How Much Does Debt-to-Income Matter?

Jun 13, 2022 My Blog by Chester Ray

A debt-to-income ratio is the comparison of one’s gross monthly income to what one spends every month. Generally, the higher the percentage, the less likely an individual will be able to afford repayment for any debts incurred. For example, if your gross monthly income is $5,000 and you spend $4,500 every month, your debt-to-income ratio would be (5/4)*100 = 125%.

What Is The 43% Debt-To-Income Ratio

The “43” is shorthand for the maximum debt-to-income proportion that Fannie Mae and Freddie Mac will let. It mostly applies to borrowers applying to buying a home or refinance an current mortgage. For example, if you have a gross monthly income of $3,500 and want to purchase a home with a $300,000 mortgage, your debt-to-income ratio would be (3,500/300)*100 = 43%. Fannie Mae and Freddie Mac will reject almost any application if the applicant’s debt-to-income ratio exceeds their limit.

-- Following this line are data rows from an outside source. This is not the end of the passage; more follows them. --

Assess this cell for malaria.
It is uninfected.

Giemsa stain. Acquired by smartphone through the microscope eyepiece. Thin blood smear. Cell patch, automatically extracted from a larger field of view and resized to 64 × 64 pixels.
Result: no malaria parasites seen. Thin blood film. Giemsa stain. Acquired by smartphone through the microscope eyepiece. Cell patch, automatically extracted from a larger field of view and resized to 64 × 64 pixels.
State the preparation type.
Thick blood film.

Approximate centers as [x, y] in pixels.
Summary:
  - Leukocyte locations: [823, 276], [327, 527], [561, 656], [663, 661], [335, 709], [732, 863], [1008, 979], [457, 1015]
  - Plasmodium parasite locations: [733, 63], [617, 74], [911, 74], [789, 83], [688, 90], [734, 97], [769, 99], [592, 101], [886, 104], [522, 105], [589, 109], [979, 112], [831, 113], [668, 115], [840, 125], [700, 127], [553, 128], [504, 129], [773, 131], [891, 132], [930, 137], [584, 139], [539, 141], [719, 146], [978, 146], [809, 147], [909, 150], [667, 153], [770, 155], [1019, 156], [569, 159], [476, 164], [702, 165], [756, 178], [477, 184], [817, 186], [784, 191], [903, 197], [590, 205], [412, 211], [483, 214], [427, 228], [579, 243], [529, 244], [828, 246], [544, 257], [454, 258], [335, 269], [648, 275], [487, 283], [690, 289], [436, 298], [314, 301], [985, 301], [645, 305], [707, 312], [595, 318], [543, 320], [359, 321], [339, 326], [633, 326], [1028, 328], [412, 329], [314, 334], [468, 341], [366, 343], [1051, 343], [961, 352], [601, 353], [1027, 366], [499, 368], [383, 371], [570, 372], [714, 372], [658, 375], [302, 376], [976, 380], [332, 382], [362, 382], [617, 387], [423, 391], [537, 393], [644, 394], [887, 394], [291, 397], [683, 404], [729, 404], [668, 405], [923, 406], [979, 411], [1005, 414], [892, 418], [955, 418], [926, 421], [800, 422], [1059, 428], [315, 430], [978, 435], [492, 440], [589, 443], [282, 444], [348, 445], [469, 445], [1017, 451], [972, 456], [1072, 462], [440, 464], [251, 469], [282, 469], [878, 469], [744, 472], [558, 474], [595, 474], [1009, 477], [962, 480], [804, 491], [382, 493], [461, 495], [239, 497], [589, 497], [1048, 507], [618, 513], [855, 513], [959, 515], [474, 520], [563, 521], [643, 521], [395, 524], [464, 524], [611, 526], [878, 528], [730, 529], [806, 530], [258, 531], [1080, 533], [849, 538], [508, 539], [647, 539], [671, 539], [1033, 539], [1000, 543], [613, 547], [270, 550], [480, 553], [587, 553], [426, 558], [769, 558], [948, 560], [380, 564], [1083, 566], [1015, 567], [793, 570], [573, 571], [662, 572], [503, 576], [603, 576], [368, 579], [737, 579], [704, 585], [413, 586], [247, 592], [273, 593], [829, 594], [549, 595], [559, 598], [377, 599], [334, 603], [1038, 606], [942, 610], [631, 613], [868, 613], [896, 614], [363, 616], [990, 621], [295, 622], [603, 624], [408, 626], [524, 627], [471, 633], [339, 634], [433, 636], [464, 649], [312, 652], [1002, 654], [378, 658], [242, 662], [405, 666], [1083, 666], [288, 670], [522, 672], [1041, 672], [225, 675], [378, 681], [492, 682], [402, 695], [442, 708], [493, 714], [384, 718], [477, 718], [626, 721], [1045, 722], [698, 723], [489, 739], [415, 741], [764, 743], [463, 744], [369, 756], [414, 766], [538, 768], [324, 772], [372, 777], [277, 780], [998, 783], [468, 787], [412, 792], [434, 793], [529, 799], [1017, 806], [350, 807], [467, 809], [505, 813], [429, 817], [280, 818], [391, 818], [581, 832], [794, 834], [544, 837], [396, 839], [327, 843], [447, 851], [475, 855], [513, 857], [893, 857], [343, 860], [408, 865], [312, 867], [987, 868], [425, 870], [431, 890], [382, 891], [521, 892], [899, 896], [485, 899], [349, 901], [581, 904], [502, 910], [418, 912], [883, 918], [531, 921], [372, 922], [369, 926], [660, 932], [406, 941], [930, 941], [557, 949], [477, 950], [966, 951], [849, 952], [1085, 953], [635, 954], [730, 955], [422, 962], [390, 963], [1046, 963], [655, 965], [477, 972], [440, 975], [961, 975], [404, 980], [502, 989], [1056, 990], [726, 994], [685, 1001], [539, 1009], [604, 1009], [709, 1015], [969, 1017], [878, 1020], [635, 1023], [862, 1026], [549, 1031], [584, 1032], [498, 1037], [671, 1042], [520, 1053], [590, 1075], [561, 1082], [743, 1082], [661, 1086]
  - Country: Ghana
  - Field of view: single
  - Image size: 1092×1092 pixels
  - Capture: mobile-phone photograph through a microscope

What Is A Safe Debt-To-Income Ratio

A healthy debt-to-income ratio should be in the range of 43%-48%. For example, if your gross monthly income is $5,000 and your spend $4,500 every month, your debt to income ratio would be (5/4)*100 = 125%. Although it may be safe for your lender, lending 125% of your income can cause several problems. First of all, if you owe more than you make and don’t have a plan (job loss, health problems), it’s possible to fall behind on payments and have your home foreclosed. Additionally, if something unexpected occurs (car repair, health problem), you may not be able to pay for it.

Does The Debt-To-Income Ratio Matters

A debt-to-income ratio greater than 43% will likely cause lenders to reject your application to borrow money. You must understand what a safe amount is and keep it within that range. If you wish to borrow money, be sure you can comfortably make the payments on whatever it is you’re borrowing. If you cannot afford the payments, consider alternatives like saving until you can pay for it in cash.

Although a debt-to-income ratio doesn’t apply to most personal purchases, it does matter for those that involve borrowing. Lenders will be more likely to set their debt-to-income ratios high, which increases the risk of default and foreclosure. Be sure to understand how much of your income you can afford to spend every month before asking a lender for a loan.